Proposal: Automatic Resource Management

Mark Mahieu markmahieu at googlemail.com
Wed Mar 4 05:36:34 PST 2009


Josh,

Yeah, sorry that email was a bit rubbish.  It was 3:30am though -  
please allow me to try again...

As you know some resources are allocated and held for much longer  
than the duration of a single method call, eventually being released  
on some trigger condition.  I'm not suggesting that ARM should try to  
cater for this, but I do see Neal's point that there's a common  
desire to pass such resources around or to hold them somewhere, and  
given that they are often the same *type* in both scenarios, then if  
ARM introduced the Disposable interface for its purposes, it would be  
natural for programmers to want to hold the more long-lived ones in a  
Collection<Disposable> for later disposal.

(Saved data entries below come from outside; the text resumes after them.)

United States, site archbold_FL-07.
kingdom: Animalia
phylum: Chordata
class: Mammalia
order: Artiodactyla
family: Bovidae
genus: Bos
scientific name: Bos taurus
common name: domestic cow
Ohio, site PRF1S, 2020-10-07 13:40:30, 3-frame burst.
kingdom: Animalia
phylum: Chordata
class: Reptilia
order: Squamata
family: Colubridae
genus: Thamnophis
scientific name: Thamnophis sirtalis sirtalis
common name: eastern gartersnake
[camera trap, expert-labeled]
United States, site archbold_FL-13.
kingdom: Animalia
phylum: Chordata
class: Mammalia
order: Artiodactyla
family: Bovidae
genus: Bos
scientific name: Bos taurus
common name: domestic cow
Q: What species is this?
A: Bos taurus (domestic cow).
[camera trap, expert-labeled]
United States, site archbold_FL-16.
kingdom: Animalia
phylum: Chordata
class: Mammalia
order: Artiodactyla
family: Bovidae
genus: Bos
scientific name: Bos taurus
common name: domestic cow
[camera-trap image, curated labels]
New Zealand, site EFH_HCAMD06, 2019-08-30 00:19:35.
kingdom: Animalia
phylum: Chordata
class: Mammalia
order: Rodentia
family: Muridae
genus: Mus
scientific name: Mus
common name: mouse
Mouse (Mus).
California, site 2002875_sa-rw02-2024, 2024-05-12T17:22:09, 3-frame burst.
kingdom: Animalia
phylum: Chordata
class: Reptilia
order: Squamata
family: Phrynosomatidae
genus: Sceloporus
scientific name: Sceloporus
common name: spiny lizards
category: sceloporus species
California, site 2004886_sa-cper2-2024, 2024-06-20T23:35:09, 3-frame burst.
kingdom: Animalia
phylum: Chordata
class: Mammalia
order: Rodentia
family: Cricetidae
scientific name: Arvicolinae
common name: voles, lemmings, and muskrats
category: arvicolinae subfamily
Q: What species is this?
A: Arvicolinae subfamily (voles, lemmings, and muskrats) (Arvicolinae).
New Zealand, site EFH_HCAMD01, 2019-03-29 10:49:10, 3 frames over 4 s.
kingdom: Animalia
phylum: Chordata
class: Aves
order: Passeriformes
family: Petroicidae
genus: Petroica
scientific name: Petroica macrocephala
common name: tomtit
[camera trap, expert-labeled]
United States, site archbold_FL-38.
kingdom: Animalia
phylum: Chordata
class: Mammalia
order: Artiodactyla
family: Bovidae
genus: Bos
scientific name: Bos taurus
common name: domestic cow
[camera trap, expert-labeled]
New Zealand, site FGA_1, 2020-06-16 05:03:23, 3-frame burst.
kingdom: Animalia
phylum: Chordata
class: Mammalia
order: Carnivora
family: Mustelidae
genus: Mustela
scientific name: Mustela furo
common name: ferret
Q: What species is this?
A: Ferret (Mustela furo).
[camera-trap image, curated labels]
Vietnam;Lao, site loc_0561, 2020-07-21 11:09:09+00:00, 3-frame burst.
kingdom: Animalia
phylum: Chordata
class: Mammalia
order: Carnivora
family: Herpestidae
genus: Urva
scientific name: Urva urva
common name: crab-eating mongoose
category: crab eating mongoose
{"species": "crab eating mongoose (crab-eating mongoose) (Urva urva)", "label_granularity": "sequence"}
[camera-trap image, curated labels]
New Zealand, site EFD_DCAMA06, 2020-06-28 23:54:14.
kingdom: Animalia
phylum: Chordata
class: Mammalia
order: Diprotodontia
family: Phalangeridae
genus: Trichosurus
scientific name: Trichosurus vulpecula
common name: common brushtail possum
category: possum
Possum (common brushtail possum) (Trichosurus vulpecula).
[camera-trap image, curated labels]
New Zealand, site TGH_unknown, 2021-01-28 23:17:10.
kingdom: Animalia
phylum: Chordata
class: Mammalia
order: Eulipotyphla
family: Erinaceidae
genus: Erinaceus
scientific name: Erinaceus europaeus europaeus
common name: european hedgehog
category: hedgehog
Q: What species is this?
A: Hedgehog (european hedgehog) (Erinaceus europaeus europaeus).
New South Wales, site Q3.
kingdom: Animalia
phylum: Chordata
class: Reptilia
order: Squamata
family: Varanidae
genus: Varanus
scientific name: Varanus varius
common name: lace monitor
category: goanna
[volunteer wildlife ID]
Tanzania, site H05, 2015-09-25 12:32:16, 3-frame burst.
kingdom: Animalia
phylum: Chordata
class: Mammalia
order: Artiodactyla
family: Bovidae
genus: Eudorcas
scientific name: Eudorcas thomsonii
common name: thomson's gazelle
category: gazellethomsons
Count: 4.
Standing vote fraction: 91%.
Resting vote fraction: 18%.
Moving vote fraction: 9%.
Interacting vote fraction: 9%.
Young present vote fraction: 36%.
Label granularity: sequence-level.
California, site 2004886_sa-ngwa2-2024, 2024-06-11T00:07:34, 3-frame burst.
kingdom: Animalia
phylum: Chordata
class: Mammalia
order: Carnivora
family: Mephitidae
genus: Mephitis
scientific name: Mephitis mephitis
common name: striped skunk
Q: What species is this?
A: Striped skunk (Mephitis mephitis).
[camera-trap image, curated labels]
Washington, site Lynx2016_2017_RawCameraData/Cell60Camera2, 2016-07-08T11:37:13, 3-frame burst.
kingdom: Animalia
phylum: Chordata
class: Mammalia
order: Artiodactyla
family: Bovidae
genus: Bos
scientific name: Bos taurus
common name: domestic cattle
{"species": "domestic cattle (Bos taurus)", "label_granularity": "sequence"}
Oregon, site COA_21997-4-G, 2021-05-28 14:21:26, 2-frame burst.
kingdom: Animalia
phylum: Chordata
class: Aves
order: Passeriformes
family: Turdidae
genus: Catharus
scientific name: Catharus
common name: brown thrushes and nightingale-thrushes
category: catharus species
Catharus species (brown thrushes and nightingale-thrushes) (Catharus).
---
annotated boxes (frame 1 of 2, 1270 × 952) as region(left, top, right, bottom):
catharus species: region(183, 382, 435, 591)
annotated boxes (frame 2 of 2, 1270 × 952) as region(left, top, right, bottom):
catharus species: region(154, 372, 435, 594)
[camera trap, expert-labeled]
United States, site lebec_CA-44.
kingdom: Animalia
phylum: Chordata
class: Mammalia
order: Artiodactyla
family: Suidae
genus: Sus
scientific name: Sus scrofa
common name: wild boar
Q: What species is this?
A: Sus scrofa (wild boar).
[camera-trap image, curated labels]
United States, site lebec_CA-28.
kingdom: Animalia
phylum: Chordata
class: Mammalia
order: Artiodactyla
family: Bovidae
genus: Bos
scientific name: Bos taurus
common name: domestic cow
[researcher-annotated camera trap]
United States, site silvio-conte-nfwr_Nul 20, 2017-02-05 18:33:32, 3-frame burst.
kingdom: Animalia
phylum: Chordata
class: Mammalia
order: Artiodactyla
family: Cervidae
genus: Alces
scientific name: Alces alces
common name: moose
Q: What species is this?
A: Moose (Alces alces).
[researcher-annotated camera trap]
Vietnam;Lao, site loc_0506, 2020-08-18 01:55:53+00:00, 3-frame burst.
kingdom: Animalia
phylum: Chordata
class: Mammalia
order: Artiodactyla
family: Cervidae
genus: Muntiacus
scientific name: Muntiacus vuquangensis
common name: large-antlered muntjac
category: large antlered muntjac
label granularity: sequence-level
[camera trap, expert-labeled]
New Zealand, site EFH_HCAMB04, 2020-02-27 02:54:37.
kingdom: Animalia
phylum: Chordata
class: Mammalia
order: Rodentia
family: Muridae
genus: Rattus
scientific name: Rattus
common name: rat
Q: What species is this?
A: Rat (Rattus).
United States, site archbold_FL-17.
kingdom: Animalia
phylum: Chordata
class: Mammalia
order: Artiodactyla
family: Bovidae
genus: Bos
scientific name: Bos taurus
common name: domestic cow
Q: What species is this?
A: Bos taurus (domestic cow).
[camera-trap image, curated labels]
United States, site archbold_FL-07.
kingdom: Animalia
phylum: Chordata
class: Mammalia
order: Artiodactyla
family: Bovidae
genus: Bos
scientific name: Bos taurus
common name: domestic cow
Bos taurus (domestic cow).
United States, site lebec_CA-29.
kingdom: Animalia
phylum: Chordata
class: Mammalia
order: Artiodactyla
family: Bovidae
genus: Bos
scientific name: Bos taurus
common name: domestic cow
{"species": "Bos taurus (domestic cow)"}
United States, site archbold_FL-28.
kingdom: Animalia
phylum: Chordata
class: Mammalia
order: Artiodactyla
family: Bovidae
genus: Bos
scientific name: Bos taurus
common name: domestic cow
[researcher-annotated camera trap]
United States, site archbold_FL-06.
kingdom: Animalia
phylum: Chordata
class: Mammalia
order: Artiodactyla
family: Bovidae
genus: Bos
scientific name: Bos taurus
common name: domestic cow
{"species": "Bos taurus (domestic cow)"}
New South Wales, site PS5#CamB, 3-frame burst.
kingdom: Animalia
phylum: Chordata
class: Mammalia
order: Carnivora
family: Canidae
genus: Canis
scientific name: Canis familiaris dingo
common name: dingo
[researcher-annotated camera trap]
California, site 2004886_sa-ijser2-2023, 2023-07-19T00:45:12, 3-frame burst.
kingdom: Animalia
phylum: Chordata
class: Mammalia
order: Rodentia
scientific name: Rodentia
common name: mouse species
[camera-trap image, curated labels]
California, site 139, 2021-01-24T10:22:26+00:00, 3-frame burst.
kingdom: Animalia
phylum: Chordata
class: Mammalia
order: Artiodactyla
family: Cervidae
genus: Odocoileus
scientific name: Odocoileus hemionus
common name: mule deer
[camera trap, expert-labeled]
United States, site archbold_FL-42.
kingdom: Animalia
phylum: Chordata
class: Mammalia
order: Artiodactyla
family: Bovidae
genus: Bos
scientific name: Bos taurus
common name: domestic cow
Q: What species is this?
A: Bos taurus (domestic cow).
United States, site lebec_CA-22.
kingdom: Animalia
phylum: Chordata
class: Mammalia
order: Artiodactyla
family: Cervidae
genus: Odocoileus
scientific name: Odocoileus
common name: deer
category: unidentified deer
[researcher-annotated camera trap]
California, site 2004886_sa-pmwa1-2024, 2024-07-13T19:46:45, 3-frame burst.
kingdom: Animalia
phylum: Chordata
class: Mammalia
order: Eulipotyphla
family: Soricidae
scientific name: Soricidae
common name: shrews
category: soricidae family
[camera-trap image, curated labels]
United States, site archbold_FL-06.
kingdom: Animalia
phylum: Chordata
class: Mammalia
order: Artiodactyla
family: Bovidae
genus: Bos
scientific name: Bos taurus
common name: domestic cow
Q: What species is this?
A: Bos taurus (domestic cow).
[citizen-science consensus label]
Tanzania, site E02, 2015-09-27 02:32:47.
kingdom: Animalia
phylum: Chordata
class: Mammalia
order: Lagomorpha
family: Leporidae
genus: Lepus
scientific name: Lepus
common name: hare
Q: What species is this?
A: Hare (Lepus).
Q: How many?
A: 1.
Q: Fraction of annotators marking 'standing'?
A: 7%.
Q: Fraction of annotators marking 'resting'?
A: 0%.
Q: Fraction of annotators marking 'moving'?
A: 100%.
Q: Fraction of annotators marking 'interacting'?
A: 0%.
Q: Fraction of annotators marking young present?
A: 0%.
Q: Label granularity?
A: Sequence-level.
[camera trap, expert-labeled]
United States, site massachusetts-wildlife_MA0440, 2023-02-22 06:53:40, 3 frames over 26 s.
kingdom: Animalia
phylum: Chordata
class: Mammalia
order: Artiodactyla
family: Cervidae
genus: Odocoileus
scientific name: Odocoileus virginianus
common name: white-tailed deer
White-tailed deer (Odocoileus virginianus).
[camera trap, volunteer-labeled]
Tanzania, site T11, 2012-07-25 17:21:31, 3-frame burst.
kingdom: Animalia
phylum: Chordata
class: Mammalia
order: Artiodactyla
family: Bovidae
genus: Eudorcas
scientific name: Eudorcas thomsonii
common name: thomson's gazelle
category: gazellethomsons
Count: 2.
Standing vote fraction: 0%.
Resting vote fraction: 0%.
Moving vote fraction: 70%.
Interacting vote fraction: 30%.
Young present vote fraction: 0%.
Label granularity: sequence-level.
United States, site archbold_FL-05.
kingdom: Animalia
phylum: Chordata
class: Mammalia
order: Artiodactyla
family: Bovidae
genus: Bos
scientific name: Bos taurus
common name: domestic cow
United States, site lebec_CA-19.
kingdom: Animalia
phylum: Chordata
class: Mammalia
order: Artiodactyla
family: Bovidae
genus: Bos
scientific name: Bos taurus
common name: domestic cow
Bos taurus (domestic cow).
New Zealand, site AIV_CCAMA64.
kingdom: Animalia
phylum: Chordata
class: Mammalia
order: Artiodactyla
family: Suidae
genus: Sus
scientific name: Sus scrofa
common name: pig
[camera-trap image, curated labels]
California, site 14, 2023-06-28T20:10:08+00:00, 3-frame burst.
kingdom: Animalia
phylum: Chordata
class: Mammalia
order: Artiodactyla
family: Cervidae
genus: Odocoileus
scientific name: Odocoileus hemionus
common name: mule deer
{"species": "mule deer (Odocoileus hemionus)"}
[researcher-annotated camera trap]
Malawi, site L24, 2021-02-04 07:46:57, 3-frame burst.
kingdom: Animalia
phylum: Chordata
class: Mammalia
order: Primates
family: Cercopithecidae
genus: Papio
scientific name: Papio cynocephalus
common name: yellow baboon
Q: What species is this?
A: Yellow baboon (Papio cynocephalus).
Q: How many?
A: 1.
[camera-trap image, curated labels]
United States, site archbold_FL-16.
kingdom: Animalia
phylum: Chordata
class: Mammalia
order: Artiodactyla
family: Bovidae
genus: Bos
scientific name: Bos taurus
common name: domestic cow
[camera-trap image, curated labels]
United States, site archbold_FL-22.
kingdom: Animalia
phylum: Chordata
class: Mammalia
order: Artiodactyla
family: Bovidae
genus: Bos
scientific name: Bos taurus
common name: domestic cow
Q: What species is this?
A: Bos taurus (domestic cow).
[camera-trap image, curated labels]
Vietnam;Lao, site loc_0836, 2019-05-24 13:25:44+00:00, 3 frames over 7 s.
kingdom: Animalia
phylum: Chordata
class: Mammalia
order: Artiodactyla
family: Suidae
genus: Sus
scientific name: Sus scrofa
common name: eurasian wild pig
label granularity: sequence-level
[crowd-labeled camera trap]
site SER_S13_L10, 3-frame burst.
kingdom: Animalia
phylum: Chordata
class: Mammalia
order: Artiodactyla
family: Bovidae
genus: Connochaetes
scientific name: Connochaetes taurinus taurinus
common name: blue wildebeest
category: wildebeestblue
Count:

Now, where I was going with my last email was that a library could  
include an interface that extends Disposable, refining the exception  
types thrown:

interface SWTDisposable extends Disposable {
	void close() throws SWTException;
}

The afore-mentioned programmer could now hold a  
Collection<SWTDisposable> and have much more appropriate exception  
types to deal with in their cleanup code.  (SWTException is unchecked  
in real life, but the point's the same).

If that turned out to be a sensible convention, then the only  
responsibility for ARM would be to say, in the javadoc for  
Disposable, "libraries are encouraged to extend this interface,  
refining the thrown exceptions...".


Now, having mentioned SWT...

This fairly typical example, from the official SWT 'snippets' page,  
would benefit very well from the introduction of ARM or some other  
resource disposal mechanism:

http://dev.eclipse.org/viewcvs/index.cgi/org.eclipse.swt.snippets/src/ 
org/eclipse/swt/snippets/Snippet280.java?view=co


So if we look at how the SWT library might be retrofitted to work  
with ARM, we find this class, which is extended by all the various  
SWT resource classes:

public abstract class Resource {

	/**
  	 * Disposes of the operating system resources associated with this  
resource.
	 */
	void dispose() {
		// ...
	}

	// ...
}

http://help.eclipse.org/stable/nftopic/org.eclipse.platform.doc.isv/ 
reference/api/org/eclipse/swt/graphics/Resource.html


OK, well for once the SWT team's aversion to interfaces has an up- 
side, and we can easily retrofit this with Disposable, calling dispose 
() from close().  Or can we?

public class Path extends Resource {

	/**
	 * Closes the current sub path by adding to the receiver a line from  
the current point of the path back to the starting point of the sub  
path.
	 */
	public void close() {
		// ...
	}

	// ...
}

http://help.eclipse.org/stable/nftopic/org.eclipse.platform.doc.isv/ 
reference/api/org/eclipse/swt/graphics/Path.html


Square peg, round hole :(


Any suggestions?


Regards,

Mark



On 4 Mar 2009, at 03:47, Joshua Bloch wrote:

> Mark,
>
> I don't see a compelling need for it. When in doubt, leave it out.
>
>             Josh
>
> On Tue, Mar 3, 2009 at 7:39 PM, Mark Mahieu  
> <markmahieu at googlemail.com> wrote:
> So would APIs be encouraged to define more specific Resource
> interfaces that narrow the thrown exception types ...
>
> interface SQLResource extends Resource {
>        void dispose() throws SQLException { }
> }
>
> interface SWTResource extends Resource {
>        void dispose() throws SWTException { }
> }
>
> etc?
>
> I don't think there'd be any reason to do this.